- _Zu beantwortende Fragen_:
(A) Beantworte anhand des vorliegenden Textes jede Frage in einem kurzen Satz:
(i) Wie viel Plutonium verschwand zwischen 1955 und 1976 in der Anlage in Savannah River?
(ii) Welches Ziel verfolgten die Arbeiter bei Nuclear Fuel Services mit ihrer Manipulation?
(iii) Wie hoch war der Fehlbetrag an Plutonium in Windscale für die Zeit von 1970 bis 1977?
(B) Entscheide für jede Aussage, ob sie mit dem vorliegenden Text übereinstimmt. Antworte mit Ja oder Nein und zitiere die entscheidenden Worte des Textes.
(i) Im Jahr 1979 verschwanden bei Nuclear Fuel Services 9 kg hochangereichertes Uran.
(ii) Die Arbeiter schrieben weniger Abfall auf, als tatsächlich angefallen war.
(iii) Die Wiederaufarbeitungsanlage in Windscale befindet sich in den USA.

- _Vorliegender Text_:
-- -- --
1980 wurde bekannt, daß in der Wiederaufarbeitungsanlage in Savannah River, South Carolina, zwischen 1976 und 1978 circa 12kg Plutonium und in der gesamten Zeit zwischen 1955 und 1976 etwa 150kg Plutonium verschwunden sind. In den USA sind 1979 bei Nuclear Fuel Services in Erwin/ Tennessee 9kg hochangereichertes Uran für den Antrieb von Atom-U-Booten verschwunden.

Ebenfalls bei Nuclear Fuel Services wurden 1976 30kg hochangereichertes Uran vermißt. Die Reporterin Barbara Newman berichtet, daß eine kleine Zahl von Arbeitern in der Lage gewesen war, die Spaltstoff-Flußkontrolle zu täuschen, indem sie mehr Abfall aufschrieben, als tatsächlich angefallen war. Das Ziel dieser Manipulation war, im Fall künftiger möglicher Bilanzierungsdifferenzen eine heimliche Reserve verfügbaren Urans zu besitzen.

Der statistische Fehlbetrag in der Spaltstoffbilanz der britischen Wiederaufarbeitungsanlage in Windscale betrug für die Zeit von 1970 bis 1977 insgesamt 98kg Plutonium. Für 1981 wurde in einem Untersuchungsbericht wiederum ein Fehlbetrag von mehr als 10kg Plutonium festgestellt.
-- -- --
- _Vorgegebene Daten_:
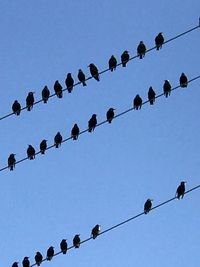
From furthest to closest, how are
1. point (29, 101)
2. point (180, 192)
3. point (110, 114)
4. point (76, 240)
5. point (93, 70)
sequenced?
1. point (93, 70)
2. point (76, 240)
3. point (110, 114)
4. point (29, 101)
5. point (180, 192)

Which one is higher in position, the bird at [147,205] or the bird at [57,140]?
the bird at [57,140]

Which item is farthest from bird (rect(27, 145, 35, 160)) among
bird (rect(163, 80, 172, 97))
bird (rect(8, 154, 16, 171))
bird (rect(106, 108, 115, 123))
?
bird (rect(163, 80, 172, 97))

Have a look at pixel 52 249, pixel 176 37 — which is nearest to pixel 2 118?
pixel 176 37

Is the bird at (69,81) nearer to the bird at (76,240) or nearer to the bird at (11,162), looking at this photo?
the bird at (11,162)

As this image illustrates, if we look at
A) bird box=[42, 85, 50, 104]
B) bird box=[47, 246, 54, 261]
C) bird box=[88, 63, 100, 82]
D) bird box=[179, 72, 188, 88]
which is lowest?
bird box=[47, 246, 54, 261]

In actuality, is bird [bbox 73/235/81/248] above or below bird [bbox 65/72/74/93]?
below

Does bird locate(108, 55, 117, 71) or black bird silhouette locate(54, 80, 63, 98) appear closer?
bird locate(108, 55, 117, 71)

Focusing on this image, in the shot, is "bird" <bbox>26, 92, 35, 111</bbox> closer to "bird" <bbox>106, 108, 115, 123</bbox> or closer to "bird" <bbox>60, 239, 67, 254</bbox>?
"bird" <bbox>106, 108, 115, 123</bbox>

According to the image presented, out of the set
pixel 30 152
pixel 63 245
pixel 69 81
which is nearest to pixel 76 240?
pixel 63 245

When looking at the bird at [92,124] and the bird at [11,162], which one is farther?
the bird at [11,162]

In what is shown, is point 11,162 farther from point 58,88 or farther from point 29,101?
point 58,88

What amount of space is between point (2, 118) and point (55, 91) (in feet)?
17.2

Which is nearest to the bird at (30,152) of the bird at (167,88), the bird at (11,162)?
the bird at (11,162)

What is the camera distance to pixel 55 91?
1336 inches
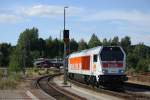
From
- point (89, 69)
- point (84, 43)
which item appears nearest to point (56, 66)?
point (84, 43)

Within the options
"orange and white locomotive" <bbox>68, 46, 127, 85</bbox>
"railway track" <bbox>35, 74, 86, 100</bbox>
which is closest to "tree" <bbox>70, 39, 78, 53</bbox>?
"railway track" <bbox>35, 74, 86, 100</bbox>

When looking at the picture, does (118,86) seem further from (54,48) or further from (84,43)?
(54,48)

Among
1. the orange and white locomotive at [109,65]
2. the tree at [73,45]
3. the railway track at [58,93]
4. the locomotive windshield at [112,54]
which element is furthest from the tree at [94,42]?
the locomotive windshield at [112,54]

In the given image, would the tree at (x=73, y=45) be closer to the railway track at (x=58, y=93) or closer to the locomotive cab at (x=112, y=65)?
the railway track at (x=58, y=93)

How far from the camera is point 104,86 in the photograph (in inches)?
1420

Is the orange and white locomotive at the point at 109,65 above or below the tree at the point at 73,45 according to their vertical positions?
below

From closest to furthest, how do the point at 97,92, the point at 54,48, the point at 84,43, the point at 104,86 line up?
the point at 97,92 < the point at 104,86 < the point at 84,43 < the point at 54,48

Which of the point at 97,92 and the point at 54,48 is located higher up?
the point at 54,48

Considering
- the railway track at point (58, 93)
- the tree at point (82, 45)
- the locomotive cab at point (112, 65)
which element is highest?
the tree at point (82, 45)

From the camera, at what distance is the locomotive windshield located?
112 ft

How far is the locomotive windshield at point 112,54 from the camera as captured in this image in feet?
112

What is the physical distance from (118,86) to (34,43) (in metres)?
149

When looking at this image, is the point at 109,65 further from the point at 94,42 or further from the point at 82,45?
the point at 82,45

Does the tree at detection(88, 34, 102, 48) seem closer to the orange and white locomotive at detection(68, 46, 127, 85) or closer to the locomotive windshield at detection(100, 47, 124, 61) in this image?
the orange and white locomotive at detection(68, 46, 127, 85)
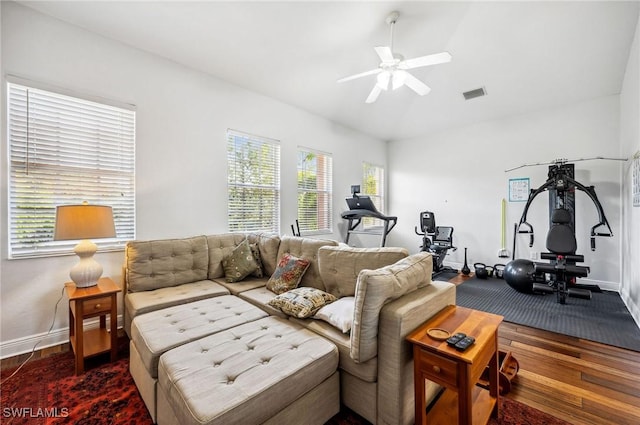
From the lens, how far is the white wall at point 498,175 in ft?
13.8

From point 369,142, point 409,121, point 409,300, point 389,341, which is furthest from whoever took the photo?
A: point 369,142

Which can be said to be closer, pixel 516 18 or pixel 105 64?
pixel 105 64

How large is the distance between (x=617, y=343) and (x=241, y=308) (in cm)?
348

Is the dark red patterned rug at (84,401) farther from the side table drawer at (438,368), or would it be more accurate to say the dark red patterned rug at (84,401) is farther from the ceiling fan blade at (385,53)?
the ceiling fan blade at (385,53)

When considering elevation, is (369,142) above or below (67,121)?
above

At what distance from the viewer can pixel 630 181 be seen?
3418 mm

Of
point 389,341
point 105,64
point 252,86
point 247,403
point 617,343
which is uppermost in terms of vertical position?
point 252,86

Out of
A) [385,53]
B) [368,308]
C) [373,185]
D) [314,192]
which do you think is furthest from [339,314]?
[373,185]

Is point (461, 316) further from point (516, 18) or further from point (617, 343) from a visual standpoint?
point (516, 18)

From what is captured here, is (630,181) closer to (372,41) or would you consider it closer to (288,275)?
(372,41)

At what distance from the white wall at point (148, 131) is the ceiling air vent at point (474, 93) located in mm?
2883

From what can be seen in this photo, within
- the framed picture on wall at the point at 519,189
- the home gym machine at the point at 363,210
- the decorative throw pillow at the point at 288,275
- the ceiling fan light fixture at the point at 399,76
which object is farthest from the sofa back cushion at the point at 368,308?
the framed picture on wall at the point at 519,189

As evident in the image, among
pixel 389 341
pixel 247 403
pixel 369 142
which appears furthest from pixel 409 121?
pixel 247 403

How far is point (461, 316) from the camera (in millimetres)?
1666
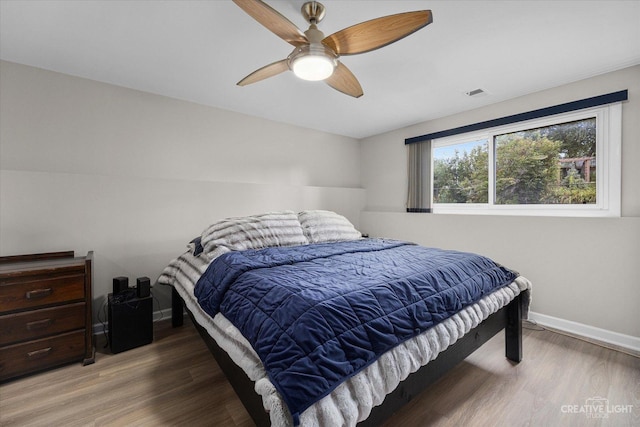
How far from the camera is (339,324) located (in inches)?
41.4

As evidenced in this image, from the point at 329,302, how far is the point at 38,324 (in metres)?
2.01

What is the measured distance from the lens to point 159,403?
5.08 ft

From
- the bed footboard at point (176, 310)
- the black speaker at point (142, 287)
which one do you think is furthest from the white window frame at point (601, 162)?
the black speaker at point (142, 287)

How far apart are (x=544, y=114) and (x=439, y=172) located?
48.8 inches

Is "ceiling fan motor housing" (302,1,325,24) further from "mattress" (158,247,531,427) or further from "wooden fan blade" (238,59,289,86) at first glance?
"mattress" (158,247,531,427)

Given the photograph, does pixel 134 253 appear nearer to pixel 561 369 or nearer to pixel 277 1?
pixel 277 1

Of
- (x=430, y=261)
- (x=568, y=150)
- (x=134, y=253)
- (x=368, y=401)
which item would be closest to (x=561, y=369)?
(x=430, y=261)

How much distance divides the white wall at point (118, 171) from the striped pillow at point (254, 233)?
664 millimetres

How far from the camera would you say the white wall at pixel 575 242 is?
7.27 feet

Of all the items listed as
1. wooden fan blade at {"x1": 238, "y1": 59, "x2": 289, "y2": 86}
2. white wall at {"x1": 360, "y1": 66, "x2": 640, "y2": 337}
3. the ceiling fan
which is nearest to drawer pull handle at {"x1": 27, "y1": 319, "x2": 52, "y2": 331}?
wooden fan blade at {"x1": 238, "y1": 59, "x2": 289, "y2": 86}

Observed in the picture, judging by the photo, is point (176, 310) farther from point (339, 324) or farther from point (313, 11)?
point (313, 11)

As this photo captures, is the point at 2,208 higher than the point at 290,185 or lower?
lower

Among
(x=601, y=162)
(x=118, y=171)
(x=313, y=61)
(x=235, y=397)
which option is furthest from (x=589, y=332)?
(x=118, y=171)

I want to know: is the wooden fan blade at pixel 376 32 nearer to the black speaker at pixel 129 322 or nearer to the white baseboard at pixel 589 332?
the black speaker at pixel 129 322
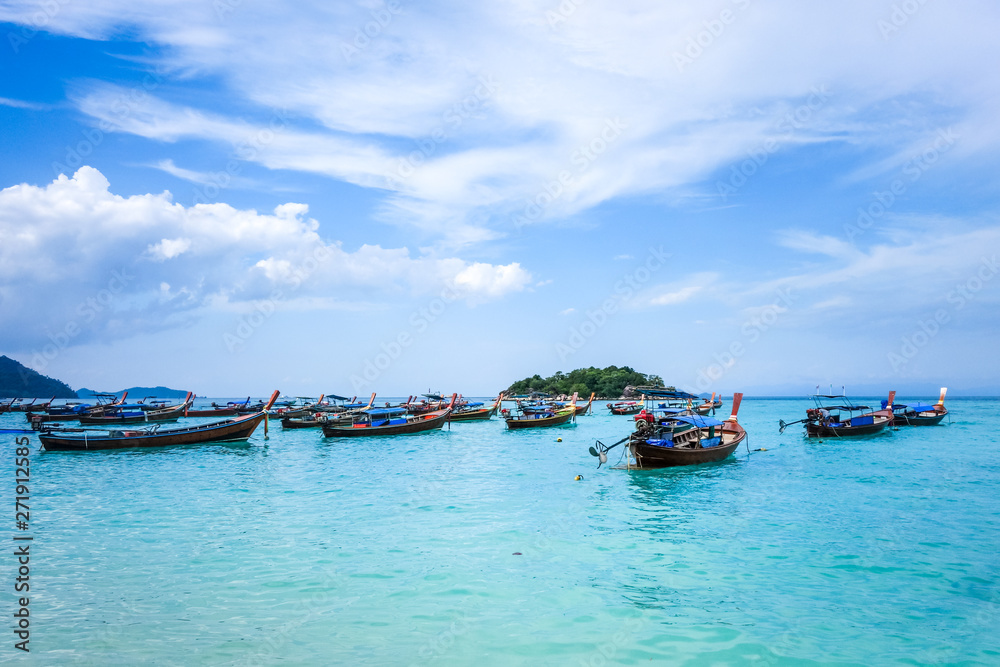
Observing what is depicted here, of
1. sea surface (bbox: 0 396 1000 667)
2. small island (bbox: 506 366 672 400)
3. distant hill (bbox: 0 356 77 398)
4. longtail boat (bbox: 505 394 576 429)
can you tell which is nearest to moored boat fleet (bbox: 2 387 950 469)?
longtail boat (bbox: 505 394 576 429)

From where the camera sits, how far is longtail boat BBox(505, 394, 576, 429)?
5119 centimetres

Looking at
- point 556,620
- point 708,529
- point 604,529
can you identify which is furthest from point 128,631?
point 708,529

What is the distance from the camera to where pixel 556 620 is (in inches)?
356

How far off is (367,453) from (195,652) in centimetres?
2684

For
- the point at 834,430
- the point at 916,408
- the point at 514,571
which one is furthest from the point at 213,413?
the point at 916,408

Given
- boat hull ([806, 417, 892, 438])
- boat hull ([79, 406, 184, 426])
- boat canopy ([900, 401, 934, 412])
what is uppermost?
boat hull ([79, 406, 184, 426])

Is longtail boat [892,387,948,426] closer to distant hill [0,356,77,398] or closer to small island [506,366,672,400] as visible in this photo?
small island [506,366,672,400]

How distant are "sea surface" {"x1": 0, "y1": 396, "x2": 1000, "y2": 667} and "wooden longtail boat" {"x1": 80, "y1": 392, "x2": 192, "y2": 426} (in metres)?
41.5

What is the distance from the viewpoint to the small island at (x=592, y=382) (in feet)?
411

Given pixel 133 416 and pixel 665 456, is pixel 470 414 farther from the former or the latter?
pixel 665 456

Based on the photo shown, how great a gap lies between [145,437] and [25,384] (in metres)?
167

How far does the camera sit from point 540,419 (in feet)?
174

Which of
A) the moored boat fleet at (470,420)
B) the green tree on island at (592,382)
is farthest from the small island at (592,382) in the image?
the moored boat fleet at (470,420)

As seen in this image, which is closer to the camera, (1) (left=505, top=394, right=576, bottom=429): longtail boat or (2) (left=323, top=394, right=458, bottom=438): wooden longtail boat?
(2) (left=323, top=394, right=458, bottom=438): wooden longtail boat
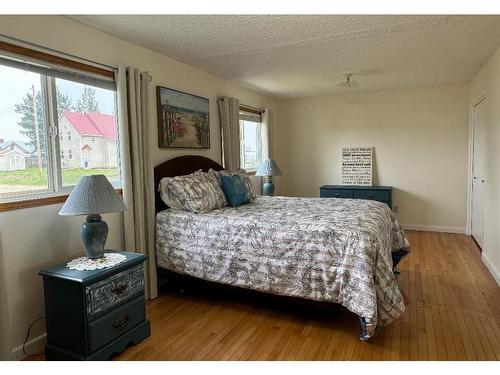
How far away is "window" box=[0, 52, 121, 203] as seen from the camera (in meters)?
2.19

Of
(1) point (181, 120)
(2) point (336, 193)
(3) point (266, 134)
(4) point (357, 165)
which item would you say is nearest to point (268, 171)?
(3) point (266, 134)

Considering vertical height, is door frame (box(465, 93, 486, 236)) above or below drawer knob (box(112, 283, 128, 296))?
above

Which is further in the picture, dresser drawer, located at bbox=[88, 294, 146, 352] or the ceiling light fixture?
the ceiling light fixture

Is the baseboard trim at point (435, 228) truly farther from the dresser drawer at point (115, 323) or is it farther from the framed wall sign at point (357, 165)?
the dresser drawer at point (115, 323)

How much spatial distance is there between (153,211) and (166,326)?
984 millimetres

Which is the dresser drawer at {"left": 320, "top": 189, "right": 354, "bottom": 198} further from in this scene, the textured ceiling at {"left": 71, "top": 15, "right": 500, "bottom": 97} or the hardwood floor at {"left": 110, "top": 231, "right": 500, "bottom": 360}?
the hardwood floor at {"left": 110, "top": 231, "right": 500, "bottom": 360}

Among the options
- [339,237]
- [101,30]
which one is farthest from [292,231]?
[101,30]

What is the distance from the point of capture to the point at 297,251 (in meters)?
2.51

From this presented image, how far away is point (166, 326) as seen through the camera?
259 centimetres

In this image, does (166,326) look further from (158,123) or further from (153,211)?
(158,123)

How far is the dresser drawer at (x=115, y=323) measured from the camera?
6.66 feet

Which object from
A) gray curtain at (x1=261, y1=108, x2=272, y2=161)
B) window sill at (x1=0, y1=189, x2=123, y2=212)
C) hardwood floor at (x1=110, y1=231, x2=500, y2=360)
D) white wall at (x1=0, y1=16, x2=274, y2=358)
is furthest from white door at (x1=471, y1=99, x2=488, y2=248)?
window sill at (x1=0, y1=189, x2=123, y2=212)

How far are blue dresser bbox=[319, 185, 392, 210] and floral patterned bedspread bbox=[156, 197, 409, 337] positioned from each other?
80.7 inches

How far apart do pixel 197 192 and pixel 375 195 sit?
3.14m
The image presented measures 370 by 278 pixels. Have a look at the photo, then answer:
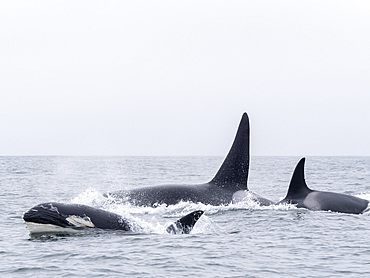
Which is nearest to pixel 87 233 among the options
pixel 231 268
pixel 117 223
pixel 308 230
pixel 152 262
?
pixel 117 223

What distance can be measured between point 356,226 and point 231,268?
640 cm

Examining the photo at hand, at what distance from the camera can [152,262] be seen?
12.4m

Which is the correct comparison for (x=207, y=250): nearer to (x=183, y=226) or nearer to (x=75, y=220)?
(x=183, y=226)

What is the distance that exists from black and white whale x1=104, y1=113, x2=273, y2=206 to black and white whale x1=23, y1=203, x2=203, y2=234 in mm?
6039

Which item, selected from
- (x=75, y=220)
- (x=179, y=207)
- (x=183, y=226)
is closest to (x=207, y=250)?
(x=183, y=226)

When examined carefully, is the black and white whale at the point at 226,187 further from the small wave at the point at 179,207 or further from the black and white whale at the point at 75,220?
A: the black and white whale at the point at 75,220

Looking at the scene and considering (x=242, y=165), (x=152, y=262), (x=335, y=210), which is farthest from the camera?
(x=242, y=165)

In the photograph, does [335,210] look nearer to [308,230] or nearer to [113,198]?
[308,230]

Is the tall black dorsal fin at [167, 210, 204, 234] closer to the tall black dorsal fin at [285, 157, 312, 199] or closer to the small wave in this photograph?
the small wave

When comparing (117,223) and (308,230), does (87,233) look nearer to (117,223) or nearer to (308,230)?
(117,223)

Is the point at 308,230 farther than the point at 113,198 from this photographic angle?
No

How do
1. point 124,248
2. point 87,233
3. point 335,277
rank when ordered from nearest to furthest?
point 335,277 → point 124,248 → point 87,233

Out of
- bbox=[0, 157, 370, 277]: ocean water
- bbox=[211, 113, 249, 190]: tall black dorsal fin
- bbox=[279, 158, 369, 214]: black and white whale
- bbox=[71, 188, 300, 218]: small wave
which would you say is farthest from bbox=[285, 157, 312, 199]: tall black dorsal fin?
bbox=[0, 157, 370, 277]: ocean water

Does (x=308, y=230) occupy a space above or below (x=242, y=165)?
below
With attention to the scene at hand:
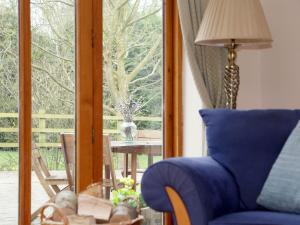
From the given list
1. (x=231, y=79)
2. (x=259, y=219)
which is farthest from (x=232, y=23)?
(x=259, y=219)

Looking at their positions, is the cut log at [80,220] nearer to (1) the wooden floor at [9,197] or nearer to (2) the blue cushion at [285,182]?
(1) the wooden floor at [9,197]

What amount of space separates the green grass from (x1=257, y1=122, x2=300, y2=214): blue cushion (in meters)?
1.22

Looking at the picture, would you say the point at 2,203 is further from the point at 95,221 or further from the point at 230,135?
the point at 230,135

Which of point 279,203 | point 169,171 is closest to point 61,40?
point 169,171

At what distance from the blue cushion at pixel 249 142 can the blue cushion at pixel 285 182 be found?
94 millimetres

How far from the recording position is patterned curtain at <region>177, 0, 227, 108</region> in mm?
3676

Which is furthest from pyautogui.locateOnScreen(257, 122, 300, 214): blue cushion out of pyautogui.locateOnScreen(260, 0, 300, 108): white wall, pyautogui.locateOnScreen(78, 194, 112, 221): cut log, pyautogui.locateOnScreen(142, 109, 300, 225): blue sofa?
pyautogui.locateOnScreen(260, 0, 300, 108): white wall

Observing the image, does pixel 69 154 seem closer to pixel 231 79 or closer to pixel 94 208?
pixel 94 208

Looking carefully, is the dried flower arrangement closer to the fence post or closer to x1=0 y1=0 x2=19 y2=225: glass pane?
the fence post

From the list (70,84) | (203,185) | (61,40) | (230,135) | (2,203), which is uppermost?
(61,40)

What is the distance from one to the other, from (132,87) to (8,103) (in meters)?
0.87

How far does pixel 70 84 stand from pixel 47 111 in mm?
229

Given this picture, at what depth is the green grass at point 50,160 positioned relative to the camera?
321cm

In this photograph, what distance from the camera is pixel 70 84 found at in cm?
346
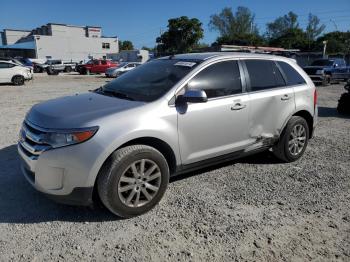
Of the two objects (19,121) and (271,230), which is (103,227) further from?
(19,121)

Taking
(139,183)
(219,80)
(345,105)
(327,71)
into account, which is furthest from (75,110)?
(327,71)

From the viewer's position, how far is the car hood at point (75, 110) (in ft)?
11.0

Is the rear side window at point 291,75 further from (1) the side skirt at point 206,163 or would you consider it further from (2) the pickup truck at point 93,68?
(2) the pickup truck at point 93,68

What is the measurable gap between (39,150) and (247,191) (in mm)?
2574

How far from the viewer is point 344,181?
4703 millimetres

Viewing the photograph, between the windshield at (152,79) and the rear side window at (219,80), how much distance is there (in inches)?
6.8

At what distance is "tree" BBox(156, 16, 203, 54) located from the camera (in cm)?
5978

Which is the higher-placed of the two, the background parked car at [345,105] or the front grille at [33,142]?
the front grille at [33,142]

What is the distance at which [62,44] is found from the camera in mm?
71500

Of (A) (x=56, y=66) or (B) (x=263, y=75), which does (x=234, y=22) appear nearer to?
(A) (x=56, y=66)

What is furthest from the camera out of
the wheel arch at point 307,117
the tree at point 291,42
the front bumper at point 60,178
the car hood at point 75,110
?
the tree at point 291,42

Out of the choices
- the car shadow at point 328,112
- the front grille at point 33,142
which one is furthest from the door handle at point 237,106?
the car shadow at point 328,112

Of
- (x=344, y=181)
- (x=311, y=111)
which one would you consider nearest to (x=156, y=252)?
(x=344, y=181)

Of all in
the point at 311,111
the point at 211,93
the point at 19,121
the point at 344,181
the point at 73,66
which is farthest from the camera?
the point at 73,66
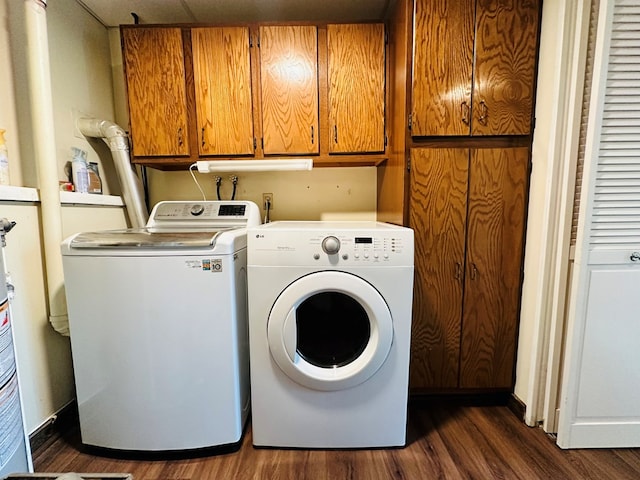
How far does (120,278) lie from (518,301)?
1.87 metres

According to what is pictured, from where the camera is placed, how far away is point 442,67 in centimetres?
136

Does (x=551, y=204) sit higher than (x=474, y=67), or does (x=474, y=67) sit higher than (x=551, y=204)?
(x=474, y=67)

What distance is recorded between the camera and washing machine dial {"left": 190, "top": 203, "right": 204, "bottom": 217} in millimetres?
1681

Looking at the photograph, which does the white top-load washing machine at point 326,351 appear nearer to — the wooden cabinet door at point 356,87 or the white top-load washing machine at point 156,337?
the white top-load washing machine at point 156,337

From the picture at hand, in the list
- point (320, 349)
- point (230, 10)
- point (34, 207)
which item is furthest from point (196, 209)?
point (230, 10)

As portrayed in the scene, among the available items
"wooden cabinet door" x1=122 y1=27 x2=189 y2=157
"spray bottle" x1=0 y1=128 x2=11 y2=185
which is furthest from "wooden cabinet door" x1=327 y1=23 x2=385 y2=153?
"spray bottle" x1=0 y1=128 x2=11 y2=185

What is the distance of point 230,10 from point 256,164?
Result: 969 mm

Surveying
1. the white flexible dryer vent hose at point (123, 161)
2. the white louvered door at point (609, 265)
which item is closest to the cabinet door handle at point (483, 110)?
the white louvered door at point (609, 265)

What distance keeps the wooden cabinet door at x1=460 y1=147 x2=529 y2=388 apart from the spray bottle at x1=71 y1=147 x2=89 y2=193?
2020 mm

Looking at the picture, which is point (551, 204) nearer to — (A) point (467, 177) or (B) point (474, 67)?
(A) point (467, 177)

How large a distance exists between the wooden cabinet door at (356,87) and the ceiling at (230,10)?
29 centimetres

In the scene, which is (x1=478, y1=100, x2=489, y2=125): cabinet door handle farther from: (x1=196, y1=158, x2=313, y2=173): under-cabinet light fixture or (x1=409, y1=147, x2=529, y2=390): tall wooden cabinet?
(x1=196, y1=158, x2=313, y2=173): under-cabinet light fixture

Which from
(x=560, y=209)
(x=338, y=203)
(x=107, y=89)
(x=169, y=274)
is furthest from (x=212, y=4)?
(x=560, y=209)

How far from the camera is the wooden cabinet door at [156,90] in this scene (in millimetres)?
-- -- --
- _Lösungen_:
(A)
(i) Es verschwanden etwa 150 kg Plutonium.
(ii) Sie wollten für künftige mögliche Bilanzierungsdifferenzen eine heimliche Reserve verfügbaren Urans besitzen.
(iii) Der Fehlbetrag betrug insgesamt 98 kg Plutonium.

(B)
(i) Ja: „In den USA sind 1979 bei Nuclear Fuel Services in Erwin/ Tennessee 9kg hochangereichertes Uran für den Antrieb von Atom-U-Booten verschwunden.“
(ii) Nein: „indem sie mehr Abfall aufschrieben, als tatsächlich angefallen war“
(iii) Nein: „der britischen Wiederaufarbeitungsanlage in Windscale“